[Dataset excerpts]

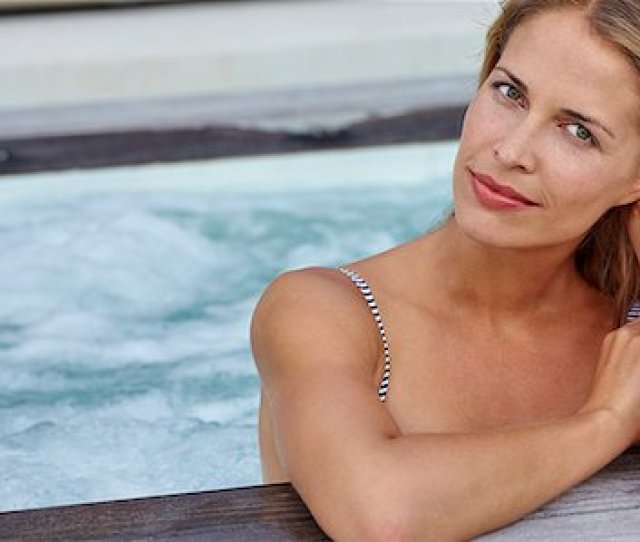 Swimwear Mature Woman Jacuzzi Beautiful Woman In Hot Tub Wearing Striped Bikini Stock Photo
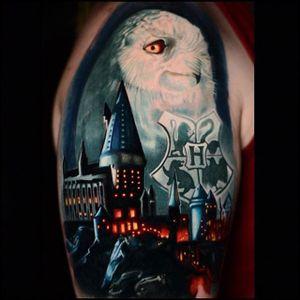Hogwarts tattoo by Ben Ochoa. #BenOchoa #colorrealism #owl #HarryPotter #hogwarts #castle #popculture #film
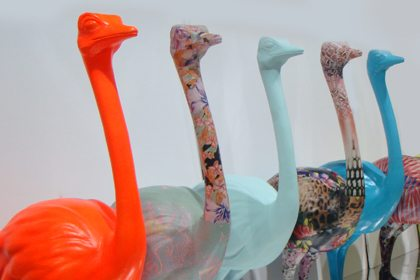 Line-up of six Prop Studios ostrich sculptures, waiting to be delivered to the Topshop store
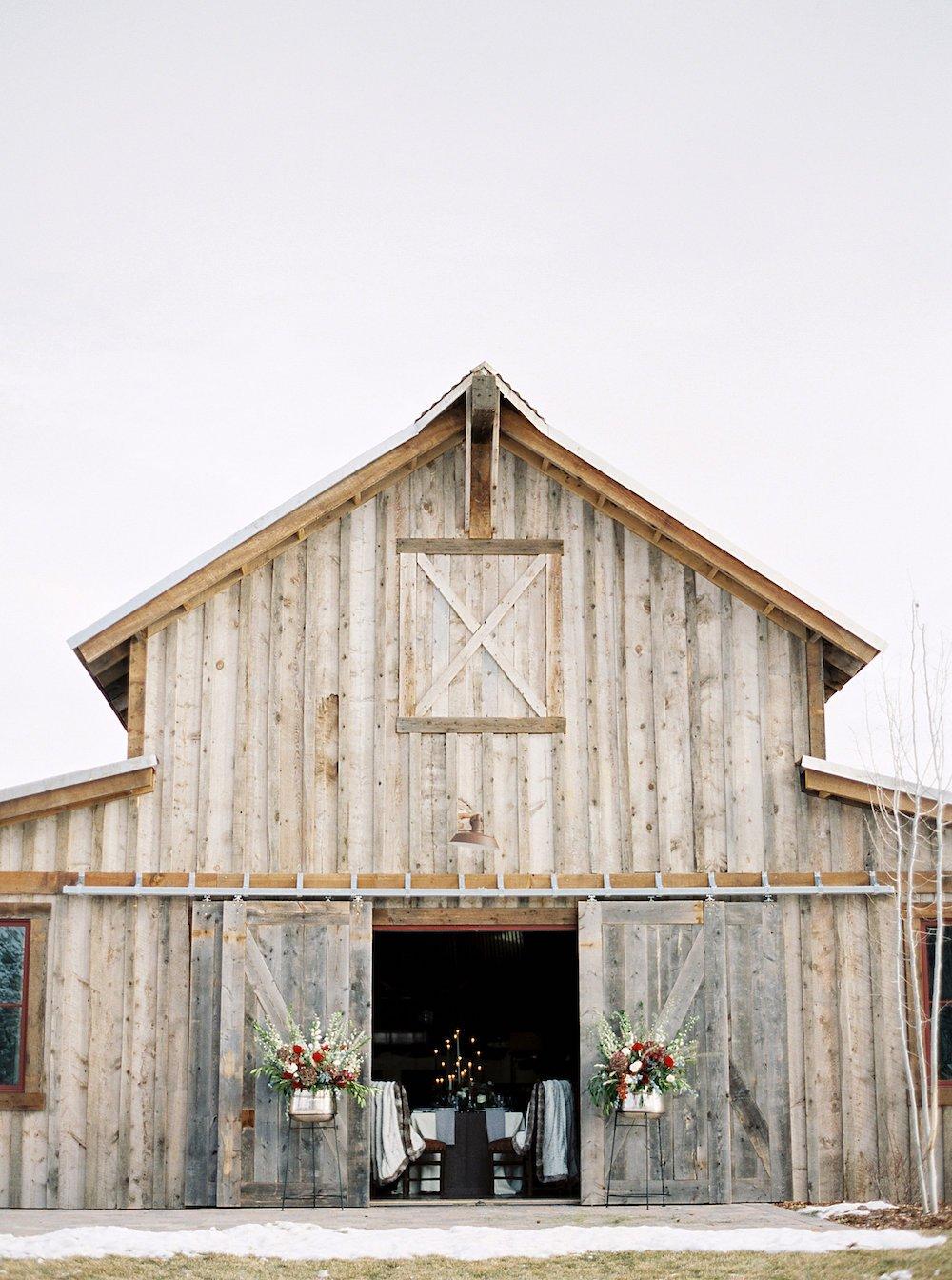 Peeking through the doors of the Buckle Barn at a wedding reception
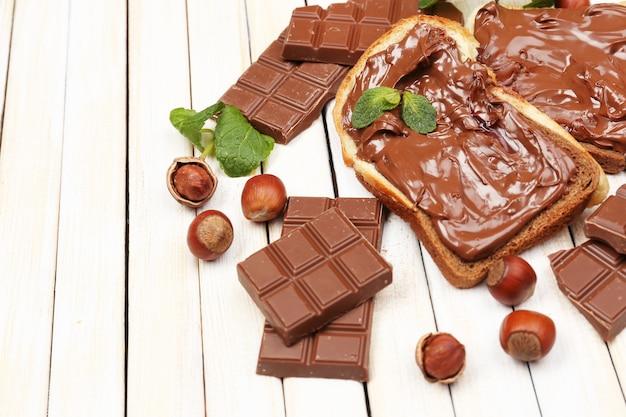 Brood met zoete chocolade hazelnootpasta op houten tafel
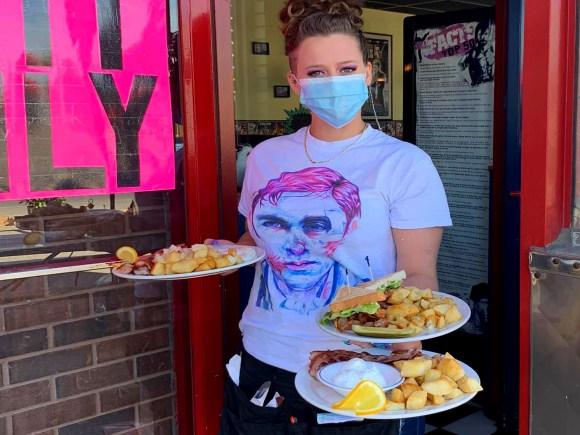 Une femme portant un masque apporte trois assiettes de nourriture sur la terrasse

• What is required: Leave the images out and print each entry exactly.

• Written solution:
 Swimwear Mature Woman Jacuzzi Beautiful Woman In Hot Tub Wearing Striped Bikini Stock Photo
Hogwarts tattoo by Ben Ochoa. #BenOchoa #colorrealism #owl #HarryPotter #hogwarts #castle #popculture #film
 Line-up of six Prop Studios ostrich sculptures, waiting to be delivered to the Topshop store
 Peeking through the doors of the Buckle Barn at a wedding reception
 Brood met zoete chocolade hazelnootpasta op houten tafel
 Une femme portant un masque apporte trois assiettes de nourriture sur la terrasse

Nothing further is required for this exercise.